=== ЧТО СДЕЛАТЬ ===
#1 Какие годы знакомства с мужем названы в отрывке об Эфроне?
#2 Выпишите из отрывка об Эфроне фрагмент, начиная со слов "О качестве же" и заканчивая словами "потрясающую советскую деятельность.)".
#3 Перескажите кратко в виде списка абзац отрывка об Эфроне, начинающийся словами «Я не знаю, в чём обвиняют моего мужа», сохранив главные факты.

=== ОТРЫВОК ИЗ ИСТОЧНИКА ===
****

О качестве же и количестве его советской деятельности могу привести возглас французского следователя, меня после его отъезда в Советский Союз допрашивавшего:
– М. Efron menait une activité soviétique foudroyante! (Г-н Эфрон развил потрясающую советскую деятельность.)
Следователь говорил над папкой его дела и знал эти дела лучше чем я. (Я знала только о Союзе Возвращения и об Испании.)
Но что я знала и знаю – это о беззаветности его преданности. Не целиком этот человек, по своей природе, отдаться не мог ‹…›
Мне предъявили копии телеграмм, в которых я не узнала его почерка. ‹…›
Я не знаю, в чём обвиняют моего мужа, но знаю, что ни на какое предательство, двурушничество и вероломство он не способен. Я знаю его: 1911–1939 г. – без малого 30 лет, но то, что знаю о нём, знала уже с первого дня: что это человек величайшей чистоты, жертвенности и ответственности. То же о нём скажут и друзья и враги. Даже в эмиграции, в самой вражеской среде, никто не обвинил его в подкупности, и коммунизм его объясняли „слепым энтузиазмом“ ‹…›
Кончаю призывом о справедливости. Человек душой и телом, словом и делом служил своей родине и идее коммунизма. Это – тяжёлый больной, не знаю, сколько ему осталось жизни – особенно после такого потрясения. Ужасно будет, если он умрёт не оправданный.

****

=== МАТЕРИАЛ ===

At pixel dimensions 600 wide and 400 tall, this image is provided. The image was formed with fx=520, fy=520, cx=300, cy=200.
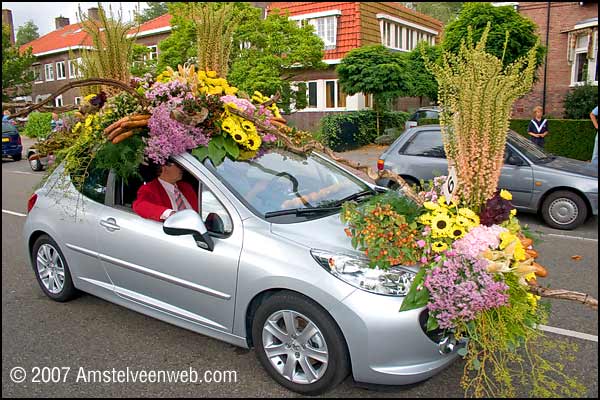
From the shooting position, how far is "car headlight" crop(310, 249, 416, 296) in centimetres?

****

=== ОТВЕТЫ ===
#1 1911–1939 годы, то есть без малого 30 лет.

#2
О качестве же и количестве его советской деятельности могу привести возглас французского следователя, меня после его отъезда в Советский Союз допрашивавшего:
– М. Efron menait une activité soviétique foudroyante! (Г-н Эфрон развил потрясающую советскую деятельность.)

#3
- В чём обвиняют мужа, неизвестно, но на предательство, двурушничество и вероломство он не способен.
- Знакомство длится с 1911 по 1939 год, почти 30 лет.
- Уже с первого дня было ясно, что это человек величайшей чистоты, жертвенности и ответственности.
- Это же о нём скажут и друзья, и враги.
- Даже в эмиграции никто не обвинил его в подкупности, а его коммунизм объясняли «слепым энтузиазмом».